Lo que el hombre no puede hacer, reconciliarse con Dios, por sus propias fuerzas, lo hace Dios enviando al Hijo. Fue el hombre quien se separó de su Creador, mediante el pecado, y es el Creador quien se “abaja” haciéndose hombre para que el hombre pueda unirse a Él. Cristo es enviado a todos, no solo a los elegidos, como sostenían los herejes calvinistas.
CAP. III. Quiénes se justifican por Jesucristo.
No obstante, aunque Jesucristo murió por todos, no todos participan del beneficio de su muerte, sino sólo aquellos a quienes se comunican los méritos de su pasión. Porque así como no nacerían los hombres efectivamente injustos, si no naciesen propagados de Adan; pues siendo concebidos por él mismo, contraen por esta propagación su propia injusticia; del mismo modo, si no renaciesen en Jesucristo, jamás serían justificados; pues en esta regeneración se les confiere por el mérito de la pasión de Cristo, la gracia con que se hacen justos. Por este beneficio nos exhorta el Apóstol a dar siempre gracias al Padre Eterno, que nos hizo dignos de entrar a la parte de la suerte de los santos en la gloria, nos sacó del poder de las tinieblas, y nos transfirió al reino de su hijo muy amado, en el que logramos la redención, y el perdón de los pecados.

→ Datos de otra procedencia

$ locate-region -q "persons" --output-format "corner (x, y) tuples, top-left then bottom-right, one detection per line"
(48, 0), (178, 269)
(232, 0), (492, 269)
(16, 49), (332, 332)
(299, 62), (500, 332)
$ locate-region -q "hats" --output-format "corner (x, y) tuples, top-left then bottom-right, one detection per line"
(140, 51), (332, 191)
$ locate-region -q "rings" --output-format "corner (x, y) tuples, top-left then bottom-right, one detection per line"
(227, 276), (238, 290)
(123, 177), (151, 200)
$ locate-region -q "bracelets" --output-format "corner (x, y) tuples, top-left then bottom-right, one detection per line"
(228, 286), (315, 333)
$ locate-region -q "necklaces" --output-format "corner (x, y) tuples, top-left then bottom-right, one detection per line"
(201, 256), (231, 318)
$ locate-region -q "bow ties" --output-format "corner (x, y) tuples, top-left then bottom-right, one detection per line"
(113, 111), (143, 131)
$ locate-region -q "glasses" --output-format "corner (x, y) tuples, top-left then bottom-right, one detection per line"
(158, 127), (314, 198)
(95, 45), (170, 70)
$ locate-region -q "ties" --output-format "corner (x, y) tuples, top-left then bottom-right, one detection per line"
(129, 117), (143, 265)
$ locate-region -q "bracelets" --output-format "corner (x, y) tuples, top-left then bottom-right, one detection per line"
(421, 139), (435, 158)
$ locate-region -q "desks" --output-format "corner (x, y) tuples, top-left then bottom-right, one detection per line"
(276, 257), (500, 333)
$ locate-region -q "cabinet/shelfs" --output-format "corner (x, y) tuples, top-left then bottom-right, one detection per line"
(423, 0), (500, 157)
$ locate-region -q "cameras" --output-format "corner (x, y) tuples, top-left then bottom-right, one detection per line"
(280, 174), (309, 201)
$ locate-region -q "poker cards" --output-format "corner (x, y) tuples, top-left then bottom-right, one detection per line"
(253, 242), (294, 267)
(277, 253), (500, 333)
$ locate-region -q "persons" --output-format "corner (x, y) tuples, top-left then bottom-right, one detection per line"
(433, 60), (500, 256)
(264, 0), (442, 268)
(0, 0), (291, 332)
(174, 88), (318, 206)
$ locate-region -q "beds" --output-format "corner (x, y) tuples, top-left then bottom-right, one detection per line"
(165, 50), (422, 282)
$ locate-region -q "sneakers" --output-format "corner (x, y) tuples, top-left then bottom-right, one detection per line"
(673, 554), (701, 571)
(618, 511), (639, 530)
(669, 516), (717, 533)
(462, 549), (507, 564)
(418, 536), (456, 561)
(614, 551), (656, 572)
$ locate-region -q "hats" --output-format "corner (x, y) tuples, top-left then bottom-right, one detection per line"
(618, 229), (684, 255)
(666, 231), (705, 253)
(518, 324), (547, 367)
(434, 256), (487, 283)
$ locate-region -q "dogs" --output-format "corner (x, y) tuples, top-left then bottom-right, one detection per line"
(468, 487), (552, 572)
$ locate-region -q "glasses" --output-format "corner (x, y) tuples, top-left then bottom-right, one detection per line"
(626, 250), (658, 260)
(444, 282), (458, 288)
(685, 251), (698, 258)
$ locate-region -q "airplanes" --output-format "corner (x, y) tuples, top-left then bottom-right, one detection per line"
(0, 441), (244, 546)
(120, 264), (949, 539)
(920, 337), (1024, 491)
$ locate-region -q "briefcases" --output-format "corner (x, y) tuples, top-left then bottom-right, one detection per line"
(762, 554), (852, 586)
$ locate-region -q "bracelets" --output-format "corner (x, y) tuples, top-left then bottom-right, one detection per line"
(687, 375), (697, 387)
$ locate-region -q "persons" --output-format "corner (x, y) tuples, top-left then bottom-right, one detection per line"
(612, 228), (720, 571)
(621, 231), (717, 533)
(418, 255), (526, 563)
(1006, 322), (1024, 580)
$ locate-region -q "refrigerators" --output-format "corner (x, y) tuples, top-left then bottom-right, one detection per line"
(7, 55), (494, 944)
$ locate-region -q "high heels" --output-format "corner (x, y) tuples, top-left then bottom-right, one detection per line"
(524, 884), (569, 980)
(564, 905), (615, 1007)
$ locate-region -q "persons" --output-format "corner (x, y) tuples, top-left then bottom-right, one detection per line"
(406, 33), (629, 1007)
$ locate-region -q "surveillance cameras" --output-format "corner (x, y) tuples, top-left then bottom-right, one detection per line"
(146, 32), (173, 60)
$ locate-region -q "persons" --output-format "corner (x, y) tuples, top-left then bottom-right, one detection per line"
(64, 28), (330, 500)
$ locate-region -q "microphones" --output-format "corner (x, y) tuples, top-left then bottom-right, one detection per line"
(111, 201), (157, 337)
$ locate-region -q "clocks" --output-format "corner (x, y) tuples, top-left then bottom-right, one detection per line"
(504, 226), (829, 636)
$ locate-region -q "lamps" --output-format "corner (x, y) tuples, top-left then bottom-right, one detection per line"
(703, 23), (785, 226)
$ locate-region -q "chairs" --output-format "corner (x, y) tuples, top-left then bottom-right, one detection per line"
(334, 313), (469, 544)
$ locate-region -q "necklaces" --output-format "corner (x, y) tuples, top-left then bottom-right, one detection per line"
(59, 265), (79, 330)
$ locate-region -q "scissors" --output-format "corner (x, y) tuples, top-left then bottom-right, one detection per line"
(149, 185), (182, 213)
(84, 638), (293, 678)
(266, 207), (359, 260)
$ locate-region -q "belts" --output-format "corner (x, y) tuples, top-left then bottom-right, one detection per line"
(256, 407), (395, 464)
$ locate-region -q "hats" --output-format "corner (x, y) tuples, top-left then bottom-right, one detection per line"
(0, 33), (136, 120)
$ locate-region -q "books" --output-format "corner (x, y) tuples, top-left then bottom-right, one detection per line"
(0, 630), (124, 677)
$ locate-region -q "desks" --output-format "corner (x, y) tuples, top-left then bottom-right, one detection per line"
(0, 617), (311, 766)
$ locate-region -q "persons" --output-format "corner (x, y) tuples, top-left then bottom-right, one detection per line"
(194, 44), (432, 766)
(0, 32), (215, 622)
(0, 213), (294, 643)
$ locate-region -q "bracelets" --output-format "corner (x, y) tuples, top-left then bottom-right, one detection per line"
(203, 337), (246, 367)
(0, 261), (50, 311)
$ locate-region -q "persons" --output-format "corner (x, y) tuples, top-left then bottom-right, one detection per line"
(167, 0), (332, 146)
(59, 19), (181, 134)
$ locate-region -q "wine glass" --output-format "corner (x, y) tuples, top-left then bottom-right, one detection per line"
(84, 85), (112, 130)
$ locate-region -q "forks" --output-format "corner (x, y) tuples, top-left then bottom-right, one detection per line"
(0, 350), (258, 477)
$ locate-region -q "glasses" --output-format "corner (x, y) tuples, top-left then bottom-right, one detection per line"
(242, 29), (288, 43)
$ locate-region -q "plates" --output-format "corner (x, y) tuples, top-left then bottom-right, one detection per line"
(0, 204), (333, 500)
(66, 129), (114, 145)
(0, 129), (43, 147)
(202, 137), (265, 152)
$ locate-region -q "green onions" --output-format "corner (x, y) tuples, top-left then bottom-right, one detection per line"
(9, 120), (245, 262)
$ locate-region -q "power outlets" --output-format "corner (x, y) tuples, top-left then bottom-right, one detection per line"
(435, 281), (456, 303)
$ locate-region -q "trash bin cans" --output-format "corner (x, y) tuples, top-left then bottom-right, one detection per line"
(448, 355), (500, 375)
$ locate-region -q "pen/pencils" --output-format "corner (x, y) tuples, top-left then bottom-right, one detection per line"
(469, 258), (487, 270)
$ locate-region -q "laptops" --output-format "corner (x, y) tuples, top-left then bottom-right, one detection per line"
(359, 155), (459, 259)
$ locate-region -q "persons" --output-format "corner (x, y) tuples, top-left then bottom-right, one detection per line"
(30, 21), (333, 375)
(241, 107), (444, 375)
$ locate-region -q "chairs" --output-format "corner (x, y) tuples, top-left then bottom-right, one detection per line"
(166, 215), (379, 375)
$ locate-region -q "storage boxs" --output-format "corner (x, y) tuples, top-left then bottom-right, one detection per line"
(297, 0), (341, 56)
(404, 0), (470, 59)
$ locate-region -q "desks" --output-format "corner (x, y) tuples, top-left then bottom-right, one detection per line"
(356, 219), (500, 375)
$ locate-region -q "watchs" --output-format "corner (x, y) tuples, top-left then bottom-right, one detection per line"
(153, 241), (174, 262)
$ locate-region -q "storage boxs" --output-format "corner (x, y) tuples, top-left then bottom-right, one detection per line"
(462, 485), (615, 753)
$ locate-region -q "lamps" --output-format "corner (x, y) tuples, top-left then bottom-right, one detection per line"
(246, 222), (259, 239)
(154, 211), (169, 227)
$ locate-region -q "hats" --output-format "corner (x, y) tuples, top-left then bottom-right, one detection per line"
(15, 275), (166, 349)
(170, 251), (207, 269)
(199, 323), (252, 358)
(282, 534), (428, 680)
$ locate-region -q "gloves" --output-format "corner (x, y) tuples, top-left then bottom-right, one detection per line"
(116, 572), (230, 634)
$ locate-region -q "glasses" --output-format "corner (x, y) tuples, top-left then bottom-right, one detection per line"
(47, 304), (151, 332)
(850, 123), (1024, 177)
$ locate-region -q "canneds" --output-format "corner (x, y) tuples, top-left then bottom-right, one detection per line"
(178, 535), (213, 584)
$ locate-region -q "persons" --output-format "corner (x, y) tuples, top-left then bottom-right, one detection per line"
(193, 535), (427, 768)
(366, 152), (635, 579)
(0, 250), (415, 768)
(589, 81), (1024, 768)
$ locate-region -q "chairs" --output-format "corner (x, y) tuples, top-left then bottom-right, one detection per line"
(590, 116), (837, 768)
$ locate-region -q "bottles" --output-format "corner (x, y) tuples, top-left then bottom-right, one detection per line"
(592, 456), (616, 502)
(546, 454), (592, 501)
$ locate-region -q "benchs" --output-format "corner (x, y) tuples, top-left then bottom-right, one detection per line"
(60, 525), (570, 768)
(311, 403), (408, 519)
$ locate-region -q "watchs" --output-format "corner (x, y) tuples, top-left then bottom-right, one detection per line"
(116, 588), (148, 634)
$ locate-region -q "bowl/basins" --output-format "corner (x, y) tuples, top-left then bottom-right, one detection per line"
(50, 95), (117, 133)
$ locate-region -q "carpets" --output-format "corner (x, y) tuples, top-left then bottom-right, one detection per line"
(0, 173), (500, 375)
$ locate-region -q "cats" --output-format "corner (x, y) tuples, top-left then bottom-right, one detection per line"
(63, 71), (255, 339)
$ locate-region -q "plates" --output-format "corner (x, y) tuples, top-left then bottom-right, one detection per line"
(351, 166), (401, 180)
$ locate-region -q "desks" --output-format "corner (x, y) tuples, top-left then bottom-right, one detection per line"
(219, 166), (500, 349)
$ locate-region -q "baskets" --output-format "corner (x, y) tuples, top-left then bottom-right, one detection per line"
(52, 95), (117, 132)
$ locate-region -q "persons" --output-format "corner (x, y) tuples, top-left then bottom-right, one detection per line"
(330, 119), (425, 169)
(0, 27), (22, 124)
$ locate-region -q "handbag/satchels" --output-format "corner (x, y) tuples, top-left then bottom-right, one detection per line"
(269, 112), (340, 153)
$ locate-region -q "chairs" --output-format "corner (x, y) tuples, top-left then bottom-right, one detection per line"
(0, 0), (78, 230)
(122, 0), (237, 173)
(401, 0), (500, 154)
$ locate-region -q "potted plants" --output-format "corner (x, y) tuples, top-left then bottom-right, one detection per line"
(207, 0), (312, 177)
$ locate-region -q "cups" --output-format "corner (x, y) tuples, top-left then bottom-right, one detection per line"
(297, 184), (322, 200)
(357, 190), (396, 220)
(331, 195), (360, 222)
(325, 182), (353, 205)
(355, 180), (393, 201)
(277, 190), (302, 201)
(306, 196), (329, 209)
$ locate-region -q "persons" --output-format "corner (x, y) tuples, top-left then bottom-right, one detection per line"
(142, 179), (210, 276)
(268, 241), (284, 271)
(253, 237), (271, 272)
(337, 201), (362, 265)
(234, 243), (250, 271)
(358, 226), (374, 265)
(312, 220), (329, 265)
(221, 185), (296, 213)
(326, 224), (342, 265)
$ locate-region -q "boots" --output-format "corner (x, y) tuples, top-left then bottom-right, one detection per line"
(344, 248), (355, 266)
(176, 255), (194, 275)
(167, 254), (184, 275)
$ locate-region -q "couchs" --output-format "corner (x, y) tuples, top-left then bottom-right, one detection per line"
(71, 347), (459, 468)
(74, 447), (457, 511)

O renacemos en Cristo, segundo Adán, o permanecemos alejados de Dios para nuestra perdición eterna. La regeneración es mérito exclusivo de Cristo, que la obtuvo para quienes habrían de creer en Él y obedecerle. De tal forma que la humanidad queda dividida en dos. Quienes son solo hijos del primer Adán y quienes además son hijos de Dios en el segundo Adán (1ª Cor 15,45).
Continuará…
Luis Fernando Pérez Bustamante
PD: Este post fue escrito el pasado 30 de mayo. Mi idea era preparar una serie completa para publicarla en periodo vacacional. Veremos lo que sale al final.